* _EXERCISE REQUIREMENTS_: Write out the stretch of the fund update from "The annual investor" through "in performance terms.", word for word.

* _SUPPLIED TEXT_:
++++

Update No. 274 – 01/07/16

FY2016 was an excellent year for the fund, at least in comparison to a fairly weak performance from the indices. FY2013 and FY2014 were very strong ones for the Australian market, with a 44.15% 2-year gain. FY2015 and FY2016 have been disappointing, with only a 7.93% 2-year gain. A little extra tailwind would certainly be helpful in generating a larger absolute performance.

The annual investor letter went out to all shareholders last night, and I’ll allow its content to stand alone, but I’d like to talk a little about ‘benchmarks’ this week.

The ASX200 index was down 4.13% over FY2016. This is the ‘price index’ and doesn’t factor for the reinvestment of dividends.

As such, a better index is the ASX200TR index, which was in fact up 0.55% over FY2016. Australian shares pay among the largest dividends globally, the difference between the price and accumulation indexes was 4.68% in performance terms.

Our benchmark, the S&PASX200TRGU index was up 2.13%. In effect, this means the value of the franking credits attached to the dividends amounted to 1.58%. This means the dividend output of the ASX200 was franked to roughly 79% in FY2016 at the 30% corporate rate, which is historically high. When Standard and Poors created the ‘Franking Credit Adjusted Tax-Exempt’ index, we were very swift to adopt it at EGP, because franking credits are an important component of the investment proposition. You will find very few other fund managers using the franking adjusted indices, though you’ll find a few adding the value of distributed franking credits to performance. You can’t have it both ways…

When someone tells you their investment property yields 5%, you don’t say, well at a 30% tax rate, that’s a ‘tax-paid’ return of 3.5%. Yet many investors do just this when it comes to shares. In FY2016, the ‘yield’ of the ASX200 was 4.68%, but the ‘grossed-up yield’ was 6.26%, the franking system is a valuable way to ensure efficient taxation of income. Be sure you allow for this when correctly figuring out what the returns of all of your investments are.

++++

* _GIVEN INFORMATION_:

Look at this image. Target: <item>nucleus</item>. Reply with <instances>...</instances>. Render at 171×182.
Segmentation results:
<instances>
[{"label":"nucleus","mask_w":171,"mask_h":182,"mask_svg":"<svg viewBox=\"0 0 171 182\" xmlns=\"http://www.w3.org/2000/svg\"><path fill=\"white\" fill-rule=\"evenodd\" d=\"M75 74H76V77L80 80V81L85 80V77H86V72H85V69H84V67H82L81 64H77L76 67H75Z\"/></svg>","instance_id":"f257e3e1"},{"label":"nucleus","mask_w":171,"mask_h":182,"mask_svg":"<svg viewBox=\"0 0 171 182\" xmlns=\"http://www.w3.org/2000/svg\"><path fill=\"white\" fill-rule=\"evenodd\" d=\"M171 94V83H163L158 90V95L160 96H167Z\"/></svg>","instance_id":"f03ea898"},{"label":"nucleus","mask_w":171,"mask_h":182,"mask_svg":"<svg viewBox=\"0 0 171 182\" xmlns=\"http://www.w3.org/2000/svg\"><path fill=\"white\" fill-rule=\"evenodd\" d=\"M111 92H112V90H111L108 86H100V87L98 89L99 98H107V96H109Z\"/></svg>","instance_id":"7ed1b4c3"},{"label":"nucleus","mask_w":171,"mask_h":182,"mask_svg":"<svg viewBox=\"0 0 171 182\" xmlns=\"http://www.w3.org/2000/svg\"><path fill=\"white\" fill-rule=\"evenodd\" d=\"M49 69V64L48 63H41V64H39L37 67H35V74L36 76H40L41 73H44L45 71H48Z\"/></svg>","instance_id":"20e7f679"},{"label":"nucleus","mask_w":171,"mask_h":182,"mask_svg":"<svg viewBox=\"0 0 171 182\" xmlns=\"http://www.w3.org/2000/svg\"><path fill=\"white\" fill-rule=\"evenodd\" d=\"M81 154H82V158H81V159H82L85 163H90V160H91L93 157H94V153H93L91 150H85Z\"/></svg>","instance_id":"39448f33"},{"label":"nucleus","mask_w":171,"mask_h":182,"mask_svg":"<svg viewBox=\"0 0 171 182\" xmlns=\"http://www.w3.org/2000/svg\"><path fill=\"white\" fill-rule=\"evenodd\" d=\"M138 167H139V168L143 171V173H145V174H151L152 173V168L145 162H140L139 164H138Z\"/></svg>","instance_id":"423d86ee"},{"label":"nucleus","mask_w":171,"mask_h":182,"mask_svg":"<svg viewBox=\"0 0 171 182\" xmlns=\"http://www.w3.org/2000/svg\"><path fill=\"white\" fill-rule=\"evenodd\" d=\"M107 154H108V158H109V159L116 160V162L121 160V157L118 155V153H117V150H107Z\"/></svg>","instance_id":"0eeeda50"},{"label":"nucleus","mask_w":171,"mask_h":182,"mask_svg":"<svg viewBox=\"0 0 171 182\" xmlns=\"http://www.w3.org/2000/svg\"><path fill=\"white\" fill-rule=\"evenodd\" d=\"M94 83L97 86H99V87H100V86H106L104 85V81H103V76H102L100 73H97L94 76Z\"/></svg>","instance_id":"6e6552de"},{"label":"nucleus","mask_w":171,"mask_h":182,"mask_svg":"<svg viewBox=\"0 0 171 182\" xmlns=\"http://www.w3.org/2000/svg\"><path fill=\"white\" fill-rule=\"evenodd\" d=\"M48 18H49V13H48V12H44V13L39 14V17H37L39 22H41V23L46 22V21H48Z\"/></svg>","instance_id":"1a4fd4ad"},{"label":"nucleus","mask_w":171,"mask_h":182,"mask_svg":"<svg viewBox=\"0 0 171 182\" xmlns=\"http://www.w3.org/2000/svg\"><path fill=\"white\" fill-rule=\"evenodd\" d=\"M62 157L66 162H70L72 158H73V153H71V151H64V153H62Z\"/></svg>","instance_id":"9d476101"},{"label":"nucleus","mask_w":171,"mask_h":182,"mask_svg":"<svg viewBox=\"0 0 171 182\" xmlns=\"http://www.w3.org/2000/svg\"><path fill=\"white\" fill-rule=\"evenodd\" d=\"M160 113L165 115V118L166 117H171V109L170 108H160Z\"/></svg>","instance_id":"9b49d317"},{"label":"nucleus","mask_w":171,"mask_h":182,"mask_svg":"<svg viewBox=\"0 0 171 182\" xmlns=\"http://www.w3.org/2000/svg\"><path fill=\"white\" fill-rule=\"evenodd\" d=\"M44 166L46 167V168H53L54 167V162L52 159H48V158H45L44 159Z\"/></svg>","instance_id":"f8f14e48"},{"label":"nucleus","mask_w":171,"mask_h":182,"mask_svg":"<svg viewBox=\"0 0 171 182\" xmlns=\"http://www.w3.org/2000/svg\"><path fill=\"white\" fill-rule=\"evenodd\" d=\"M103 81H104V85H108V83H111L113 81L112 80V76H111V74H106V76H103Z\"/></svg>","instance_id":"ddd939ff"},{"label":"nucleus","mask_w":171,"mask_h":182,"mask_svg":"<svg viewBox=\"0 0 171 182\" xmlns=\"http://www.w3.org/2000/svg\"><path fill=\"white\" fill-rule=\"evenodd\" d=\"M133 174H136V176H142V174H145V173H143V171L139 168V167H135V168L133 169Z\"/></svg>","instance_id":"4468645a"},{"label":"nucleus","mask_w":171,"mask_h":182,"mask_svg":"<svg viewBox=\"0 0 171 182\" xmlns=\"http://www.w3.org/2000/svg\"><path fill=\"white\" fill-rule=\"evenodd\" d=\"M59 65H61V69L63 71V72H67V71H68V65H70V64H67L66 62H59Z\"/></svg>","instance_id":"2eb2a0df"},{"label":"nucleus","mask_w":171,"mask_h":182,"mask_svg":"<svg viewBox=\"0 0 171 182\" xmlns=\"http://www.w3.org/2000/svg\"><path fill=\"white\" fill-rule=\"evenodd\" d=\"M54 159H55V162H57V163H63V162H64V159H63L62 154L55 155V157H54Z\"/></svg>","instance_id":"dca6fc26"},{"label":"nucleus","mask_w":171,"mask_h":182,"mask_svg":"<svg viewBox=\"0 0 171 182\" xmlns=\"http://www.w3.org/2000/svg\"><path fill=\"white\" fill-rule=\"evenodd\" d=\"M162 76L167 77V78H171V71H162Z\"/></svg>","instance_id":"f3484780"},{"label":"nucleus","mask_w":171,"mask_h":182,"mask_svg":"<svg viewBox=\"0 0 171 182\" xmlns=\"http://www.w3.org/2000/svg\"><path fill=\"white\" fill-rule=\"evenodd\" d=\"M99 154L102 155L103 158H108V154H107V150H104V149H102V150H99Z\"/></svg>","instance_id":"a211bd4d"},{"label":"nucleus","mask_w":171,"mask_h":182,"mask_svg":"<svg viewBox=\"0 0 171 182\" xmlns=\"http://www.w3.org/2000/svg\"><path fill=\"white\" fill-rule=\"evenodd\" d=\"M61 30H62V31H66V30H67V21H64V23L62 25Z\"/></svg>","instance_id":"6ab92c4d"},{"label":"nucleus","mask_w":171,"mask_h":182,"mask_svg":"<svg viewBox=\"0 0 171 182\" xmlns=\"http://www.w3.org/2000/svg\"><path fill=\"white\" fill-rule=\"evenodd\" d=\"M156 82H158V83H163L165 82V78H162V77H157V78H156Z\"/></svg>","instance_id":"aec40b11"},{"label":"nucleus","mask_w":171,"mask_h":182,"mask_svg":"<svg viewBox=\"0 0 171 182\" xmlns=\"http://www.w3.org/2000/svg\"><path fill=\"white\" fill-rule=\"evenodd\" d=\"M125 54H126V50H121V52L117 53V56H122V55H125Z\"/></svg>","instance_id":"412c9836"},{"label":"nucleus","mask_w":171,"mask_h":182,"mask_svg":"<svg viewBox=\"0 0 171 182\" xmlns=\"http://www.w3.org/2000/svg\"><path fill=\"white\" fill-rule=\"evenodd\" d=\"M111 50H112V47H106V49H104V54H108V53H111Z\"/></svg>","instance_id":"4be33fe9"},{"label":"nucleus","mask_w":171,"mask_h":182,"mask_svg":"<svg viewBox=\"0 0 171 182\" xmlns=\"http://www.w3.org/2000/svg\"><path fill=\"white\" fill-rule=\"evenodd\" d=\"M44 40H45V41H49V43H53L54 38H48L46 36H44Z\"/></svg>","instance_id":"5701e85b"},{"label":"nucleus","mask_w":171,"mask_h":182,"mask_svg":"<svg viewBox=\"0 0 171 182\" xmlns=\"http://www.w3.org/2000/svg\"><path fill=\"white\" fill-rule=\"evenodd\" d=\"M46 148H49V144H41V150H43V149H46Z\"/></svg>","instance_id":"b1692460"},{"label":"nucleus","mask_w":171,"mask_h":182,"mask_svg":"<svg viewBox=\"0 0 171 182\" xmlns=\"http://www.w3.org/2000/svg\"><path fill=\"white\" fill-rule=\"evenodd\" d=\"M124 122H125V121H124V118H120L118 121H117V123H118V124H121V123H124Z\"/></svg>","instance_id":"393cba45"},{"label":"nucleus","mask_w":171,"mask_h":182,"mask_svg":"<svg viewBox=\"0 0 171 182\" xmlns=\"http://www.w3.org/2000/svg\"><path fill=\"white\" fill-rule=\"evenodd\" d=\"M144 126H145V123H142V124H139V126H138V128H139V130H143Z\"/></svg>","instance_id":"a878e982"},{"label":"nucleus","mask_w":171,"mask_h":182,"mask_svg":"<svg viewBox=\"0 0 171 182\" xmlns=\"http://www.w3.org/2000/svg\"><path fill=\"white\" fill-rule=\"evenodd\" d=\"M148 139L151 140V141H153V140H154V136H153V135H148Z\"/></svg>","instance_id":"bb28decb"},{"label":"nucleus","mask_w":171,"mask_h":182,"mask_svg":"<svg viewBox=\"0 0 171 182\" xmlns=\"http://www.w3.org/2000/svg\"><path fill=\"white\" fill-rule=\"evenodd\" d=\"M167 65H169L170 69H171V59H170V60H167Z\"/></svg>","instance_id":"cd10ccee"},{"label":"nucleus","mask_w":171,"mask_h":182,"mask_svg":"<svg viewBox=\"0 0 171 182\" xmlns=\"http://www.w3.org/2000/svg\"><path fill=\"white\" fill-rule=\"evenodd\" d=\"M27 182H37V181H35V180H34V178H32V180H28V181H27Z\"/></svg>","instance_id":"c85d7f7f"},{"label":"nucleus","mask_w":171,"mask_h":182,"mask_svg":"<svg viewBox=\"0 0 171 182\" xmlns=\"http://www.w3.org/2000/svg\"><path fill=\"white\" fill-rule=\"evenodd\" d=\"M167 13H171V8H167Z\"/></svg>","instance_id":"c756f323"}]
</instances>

++++

* _SOLUTION_:
The annual investor letter went out to all shareholders last night, and I’ll allow its content to stand alone, but I’d like to talk a little about ‘benchmarks’ this week.

The ASX200 index was down 4.13% over FY2016. This is the ‘price index’ and doesn’t factor for the reinvestment of dividends.

As such, a better index is the ASX200TR index, which was in fact up 0.55% over FY2016. Australian shares pay among the largest dividends globally, the difference between the price and accumulation indexes was 4.68% in performance terms.